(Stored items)
+--
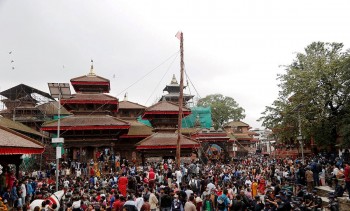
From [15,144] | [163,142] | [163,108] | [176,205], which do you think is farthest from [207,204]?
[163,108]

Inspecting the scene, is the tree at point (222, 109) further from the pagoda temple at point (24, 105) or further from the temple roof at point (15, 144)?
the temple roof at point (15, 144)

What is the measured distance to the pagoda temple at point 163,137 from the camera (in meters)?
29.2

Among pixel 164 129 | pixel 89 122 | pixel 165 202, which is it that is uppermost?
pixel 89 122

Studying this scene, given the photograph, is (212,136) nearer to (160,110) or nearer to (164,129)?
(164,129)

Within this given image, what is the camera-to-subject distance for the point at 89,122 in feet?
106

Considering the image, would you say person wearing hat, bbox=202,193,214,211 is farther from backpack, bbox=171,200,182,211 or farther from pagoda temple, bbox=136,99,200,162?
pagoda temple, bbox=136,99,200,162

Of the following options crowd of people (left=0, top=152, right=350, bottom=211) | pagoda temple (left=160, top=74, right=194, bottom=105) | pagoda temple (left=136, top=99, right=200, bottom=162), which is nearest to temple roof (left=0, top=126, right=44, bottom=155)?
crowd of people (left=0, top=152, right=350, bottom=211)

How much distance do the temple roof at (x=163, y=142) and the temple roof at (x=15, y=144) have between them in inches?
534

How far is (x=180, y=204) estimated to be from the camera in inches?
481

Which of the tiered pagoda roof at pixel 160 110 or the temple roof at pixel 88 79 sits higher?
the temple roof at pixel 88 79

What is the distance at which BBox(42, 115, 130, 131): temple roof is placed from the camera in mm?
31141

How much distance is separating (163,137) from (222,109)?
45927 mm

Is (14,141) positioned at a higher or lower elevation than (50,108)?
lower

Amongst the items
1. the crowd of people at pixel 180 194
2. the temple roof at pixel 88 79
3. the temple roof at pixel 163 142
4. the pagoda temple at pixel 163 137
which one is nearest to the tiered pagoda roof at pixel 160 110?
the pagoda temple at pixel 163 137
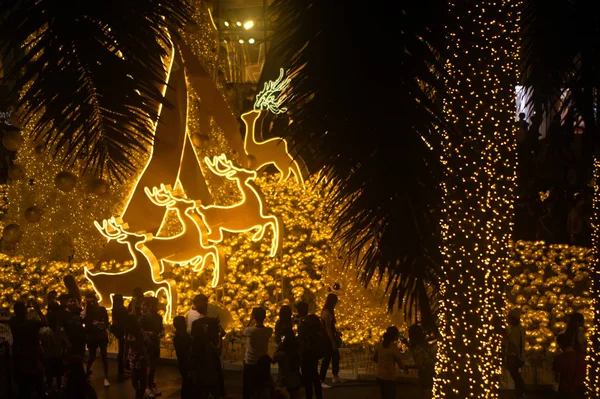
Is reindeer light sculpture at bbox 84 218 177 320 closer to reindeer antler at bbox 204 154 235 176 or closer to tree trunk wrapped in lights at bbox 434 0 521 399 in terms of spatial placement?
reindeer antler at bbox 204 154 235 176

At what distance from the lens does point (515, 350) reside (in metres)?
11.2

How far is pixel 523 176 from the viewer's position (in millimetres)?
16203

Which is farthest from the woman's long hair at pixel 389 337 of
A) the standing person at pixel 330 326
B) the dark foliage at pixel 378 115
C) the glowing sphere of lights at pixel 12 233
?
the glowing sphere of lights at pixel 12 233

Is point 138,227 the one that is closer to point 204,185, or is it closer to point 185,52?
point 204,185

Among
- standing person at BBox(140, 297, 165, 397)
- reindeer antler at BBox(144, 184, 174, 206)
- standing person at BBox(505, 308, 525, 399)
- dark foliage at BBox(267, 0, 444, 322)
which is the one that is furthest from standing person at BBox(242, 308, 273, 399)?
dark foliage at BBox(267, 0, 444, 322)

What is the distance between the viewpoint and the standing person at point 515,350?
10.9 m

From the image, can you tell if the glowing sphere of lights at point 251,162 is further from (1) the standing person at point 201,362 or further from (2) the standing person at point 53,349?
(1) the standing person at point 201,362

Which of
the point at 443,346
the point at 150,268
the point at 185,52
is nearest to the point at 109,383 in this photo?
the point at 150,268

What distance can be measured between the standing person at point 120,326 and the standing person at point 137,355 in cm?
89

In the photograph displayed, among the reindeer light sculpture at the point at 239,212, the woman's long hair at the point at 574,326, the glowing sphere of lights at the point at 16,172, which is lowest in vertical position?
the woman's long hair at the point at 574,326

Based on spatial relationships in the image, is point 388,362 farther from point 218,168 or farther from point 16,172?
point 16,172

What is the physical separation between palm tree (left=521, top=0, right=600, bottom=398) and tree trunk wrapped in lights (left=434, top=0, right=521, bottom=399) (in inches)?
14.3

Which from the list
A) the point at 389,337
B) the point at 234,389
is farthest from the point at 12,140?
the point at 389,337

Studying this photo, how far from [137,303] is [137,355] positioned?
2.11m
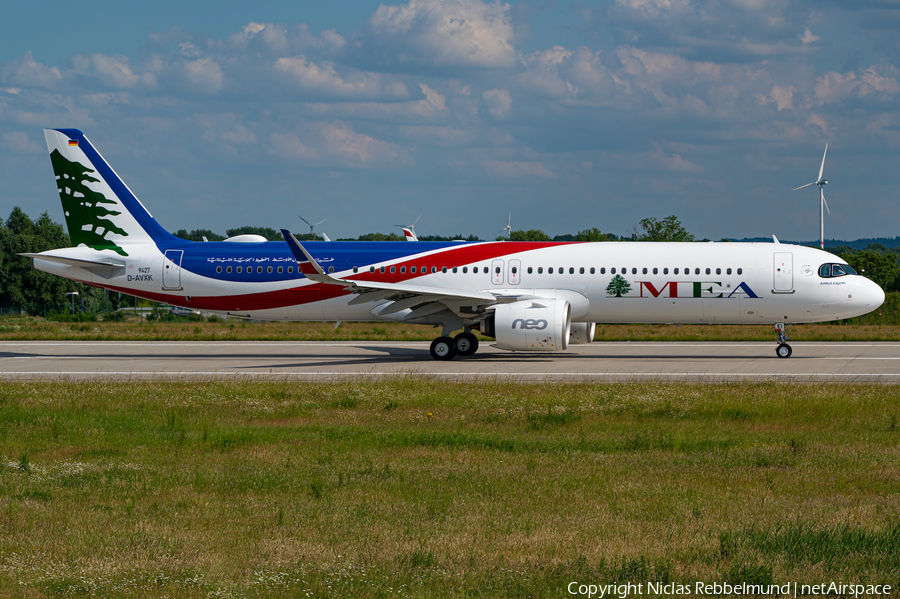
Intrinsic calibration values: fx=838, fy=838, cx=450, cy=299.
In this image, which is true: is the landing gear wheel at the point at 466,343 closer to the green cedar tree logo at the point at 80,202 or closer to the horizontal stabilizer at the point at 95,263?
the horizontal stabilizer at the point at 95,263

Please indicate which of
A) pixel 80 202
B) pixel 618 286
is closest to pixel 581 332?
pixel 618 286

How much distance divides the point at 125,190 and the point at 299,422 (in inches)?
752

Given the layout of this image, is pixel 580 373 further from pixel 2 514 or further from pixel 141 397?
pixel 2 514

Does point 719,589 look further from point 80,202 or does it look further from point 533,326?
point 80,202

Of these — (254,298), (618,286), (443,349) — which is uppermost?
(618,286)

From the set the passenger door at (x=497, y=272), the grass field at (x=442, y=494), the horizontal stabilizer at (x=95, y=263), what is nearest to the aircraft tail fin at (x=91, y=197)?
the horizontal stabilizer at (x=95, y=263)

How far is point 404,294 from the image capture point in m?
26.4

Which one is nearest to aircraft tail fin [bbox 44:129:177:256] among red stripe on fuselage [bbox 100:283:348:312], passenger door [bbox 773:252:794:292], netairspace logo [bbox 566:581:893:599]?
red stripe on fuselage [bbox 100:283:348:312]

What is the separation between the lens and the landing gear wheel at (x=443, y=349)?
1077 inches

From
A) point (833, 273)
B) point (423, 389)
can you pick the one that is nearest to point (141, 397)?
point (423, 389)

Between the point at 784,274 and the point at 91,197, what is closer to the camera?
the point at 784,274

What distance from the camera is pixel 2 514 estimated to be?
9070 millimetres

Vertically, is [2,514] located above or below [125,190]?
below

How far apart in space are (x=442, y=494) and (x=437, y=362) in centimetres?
+--
What is needed: Transcribe the whole listing exactly. Pictures are excluded.

Written response:
From [15,144] | [163,142] | [163,108] | [176,205], which do you think is farthest from [207,204]?
[163,108]

Inspecting the scene, is the tree at point (222, 109) further from the pagoda temple at point (24, 105) or further from the temple roof at point (15, 144)?
the temple roof at point (15, 144)

What is the measured distance to the pagoda temple at point 163,137 from the camera (in meters)?
29.2

Among pixel 164 129 | pixel 89 122 | pixel 165 202, which is it that is uppermost?
pixel 89 122

Studying this scene, given the photograph, is (212,136) nearer to (160,110) or nearer to (164,129)?
(164,129)

Within this given image, what is the camera-to-subject distance for the point at 89,122 in feet?
106

Considering the image, would you say person wearing hat, bbox=202,193,214,211 is farther from backpack, bbox=171,200,182,211 or farther from pagoda temple, bbox=136,99,200,162?
pagoda temple, bbox=136,99,200,162

Of the following options crowd of people (left=0, top=152, right=350, bottom=211) | pagoda temple (left=160, top=74, right=194, bottom=105) | pagoda temple (left=136, top=99, right=200, bottom=162), which is nearest to temple roof (left=0, top=126, right=44, bottom=155)?
crowd of people (left=0, top=152, right=350, bottom=211)

How much distance do the temple roof at (x=163, y=142) and the temple roof at (x=15, y=144) have between them in inches?
534

How far is (x=180, y=204) estimated to be from the camera in inches?
481

Which of the tiered pagoda roof at pixel 160 110 or the temple roof at pixel 88 79 sits higher?
the temple roof at pixel 88 79

What is the distance at which BBox(42, 115, 130, 131): temple roof is placed from the camera in mm?
31141

How much distance is separating (163,137) from (222,109)?
45927 mm

Is (14,141) positioned at a higher or lower elevation than (50,108)?
lower

Amongst the items
1. the crowd of people at pixel 180 194
2. the temple roof at pixel 88 79
3. the temple roof at pixel 163 142
4. the pagoda temple at pixel 163 137
which one is nearest to the tiered pagoda roof at pixel 160 110?
the pagoda temple at pixel 163 137
Is reindeer light sculpture at bbox 84 218 177 320 closer to reindeer antler at bbox 204 154 235 176 or closer to tree trunk wrapped in lights at bbox 434 0 521 399 in terms of spatial placement?
reindeer antler at bbox 204 154 235 176

At what distance from the lens does point (515, 350) reside (in metres)?
11.2

How far is pixel 523 176 from the viewer's position (in millimetres)?
16203

Which is farthest from the woman's long hair at pixel 389 337 of
A) the standing person at pixel 330 326
B) the dark foliage at pixel 378 115
C) the glowing sphere of lights at pixel 12 233
?
the glowing sphere of lights at pixel 12 233

Is point 138,227 the one that is closer to point 204,185, or is it closer to point 185,52?
point 204,185

Among
- standing person at BBox(140, 297, 165, 397)
- reindeer antler at BBox(144, 184, 174, 206)
- standing person at BBox(505, 308, 525, 399)
- dark foliage at BBox(267, 0, 444, 322)
which is the one that is furthest from standing person at BBox(242, 308, 273, 399)?
dark foliage at BBox(267, 0, 444, 322)

What is the distance between the viewpoint and the standing person at point 515,350?
10.9 m

From the image, can you tell if the glowing sphere of lights at point 251,162 is further from (1) the standing person at point 201,362 or further from (2) the standing person at point 53,349?
(1) the standing person at point 201,362

Which of
the point at 443,346
the point at 150,268
the point at 185,52
is nearest to the point at 109,383 in this photo?
the point at 150,268

What distance can be measured between the standing person at point 120,326 and the standing person at point 137,355 in cm?
89

In the photograph displayed, among the reindeer light sculpture at the point at 239,212, the woman's long hair at the point at 574,326, the glowing sphere of lights at the point at 16,172, which is lowest in vertical position?
the woman's long hair at the point at 574,326

Based on spatial relationships in the image, is point 388,362 farther from point 218,168 or farther from point 16,172?
point 16,172

What is the physical separation between palm tree (left=521, top=0, right=600, bottom=398) and tree trunk wrapped in lights (left=434, top=0, right=521, bottom=399) (in inches)?
14.3

Which from the list
A) the point at 389,337
B) the point at 234,389
is farthest from the point at 12,140?
the point at 389,337

Studying this photo, how far from [137,303] is [137,355] positioned?
2.11m
Intrinsic calibration values: fx=838, fy=838, cx=450, cy=299.
In this image, which is true: is the landing gear wheel at the point at 466,343 closer to the green cedar tree logo at the point at 80,202 or closer to the horizontal stabilizer at the point at 95,263?
the horizontal stabilizer at the point at 95,263

Please indicate which of
A) pixel 80 202
B) pixel 618 286
is closest to pixel 581 332?
pixel 618 286

How much distance divides the point at 125,190 and the point at 299,422 (in inches)?
752

Given the layout of this image, is pixel 580 373 further from pixel 2 514 or further from pixel 141 397?
pixel 2 514

Does point 719,589 look further from point 80,202 or does it look further from point 533,326?
point 80,202

Of these — (254,298), (618,286), (443,349) — which is uppermost?
(618,286)

From the set the passenger door at (x=497, y=272), the grass field at (x=442, y=494), the horizontal stabilizer at (x=95, y=263), what is nearest to the aircraft tail fin at (x=91, y=197)?
the horizontal stabilizer at (x=95, y=263)

How far is point 404,294 from the image capture point in m?
26.4

Which one is nearest to aircraft tail fin [bbox 44:129:177:256] among red stripe on fuselage [bbox 100:283:348:312], passenger door [bbox 773:252:794:292], netairspace logo [bbox 566:581:893:599]?
red stripe on fuselage [bbox 100:283:348:312]

What is the separation between the lens and the landing gear wheel at (x=443, y=349)?
1077 inches

From
A) point (833, 273)
B) point (423, 389)
can you pick the one that is nearest to point (141, 397)?
point (423, 389)

Between the point at 784,274 and the point at 91,197, what is closer to the camera?
the point at 784,274

What distance from the camera is pixel 2 514 estimated to be?
9070 millimetres

Vertically, is [2,514] located above or below [125,190]?
below

How far apart in space are (x=442, y=494) and (x=437, y=362) in centimetres?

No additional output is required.